Halfway through my art major in college, I interned with Taryn Simon and my process took on an interrogative narrative. My art-making process is much more important to me than the final view, and it goes: a) question, b) walk, c) notice, d) research, e) build, f) edit, g) document, h) share and i) connect through contemplation. My interest in the body continues to be in the forefront of my art; my goal is to generate connection by means of embodiment because I believe: to know your body is to know another’s. I refer to myself as a pedestrian artist and feel called to bring people into their bodies and thus their minds– which heightens their spiritual attention. Derived from my admiration of John Cage, I am most interested in the chance combinations of colloquial words, everyday-repetitive movements, and ordinary images and the transformation that occurs when you let them exist together in one time and space.
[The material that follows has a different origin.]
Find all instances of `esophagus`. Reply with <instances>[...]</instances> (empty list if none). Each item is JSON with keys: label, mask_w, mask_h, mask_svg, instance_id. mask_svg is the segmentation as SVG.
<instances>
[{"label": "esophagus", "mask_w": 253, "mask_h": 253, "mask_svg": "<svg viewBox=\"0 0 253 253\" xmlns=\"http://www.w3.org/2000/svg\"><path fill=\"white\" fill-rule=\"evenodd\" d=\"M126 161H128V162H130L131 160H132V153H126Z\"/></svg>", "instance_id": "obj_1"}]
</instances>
This transformation is what I’m drawn to– described by writers like Christian Wiman and Mary Oliver– it brings us into a human interconnectedness of our body with others.
As I walk through the world, the questions that I ask vary, but at the core of my work is the passion for human interconnectedness. In college that meant documenting how phones affect our interactions with one another and over the past two years, it has shifted to analyzing the collective experience of womanhood. In my piece entitled “Ambiguous Loss: A Bricolage,” I document women I know through my eyes; translate their stories into collages, video, and performance; and weave it into a digital experience that is experienced by the whole body.
Sara Dotterer is a deeply spiritual, interdisciplinary artist who grounds all of her work in movement and meticulous research. She began her artist-journey as a dancer, and quickly expanded into choreography at a young age. Since then, she has transformed her practice to include painting, drawing, mixed media, video, installation, and performance art. She has a newfound passion for the fiber arts– namely knitting. During the day, she works as a strategist at a brand consultancy in Chelsea, NY while pursuing her art after work. She has taken numerous classes at SVA and Parsons to continue her studies in mixed media and design. She graduated from Washington and Lee University in 2018 with a double major in Studio Art and Anthropology. At her university, she was the Co-President of the Washington and Lee Repertoire Dance Company and President of Washington and Lee's Student Arts League. The role that dance and studio art play in her life evolved over time– from dancer to choreographer, and painter to advocate for other student artists. While at Washington and Lee, she choreographed three years in a row for the dance company and premiered “flat conversations” at the Center for Performance Research in Brooklyn, New York in 2018. She is also a member of the National Honor Society for Dance Arts, the national honor society in dance.
Her passion for culture and research has brought her to many new places around the world to gain new perspectives for her work. She received two university grants in 2016 to travel to Italy for 3 months to examine Italian culture, language, and advertising. During the summer of 2017, she traveled to New York City to intern with the contemporary artist, Taryn Simon, and do her own research on the way that smartphones affect movement in public spaces. In 2018, upon her graduation from Washington and Lee, she received another grant to continue research on phone use in the public sphere in Bologna, Italy. She hopes that her work will continue to bring her to new cities to bring cross-cultural comparisons into her work.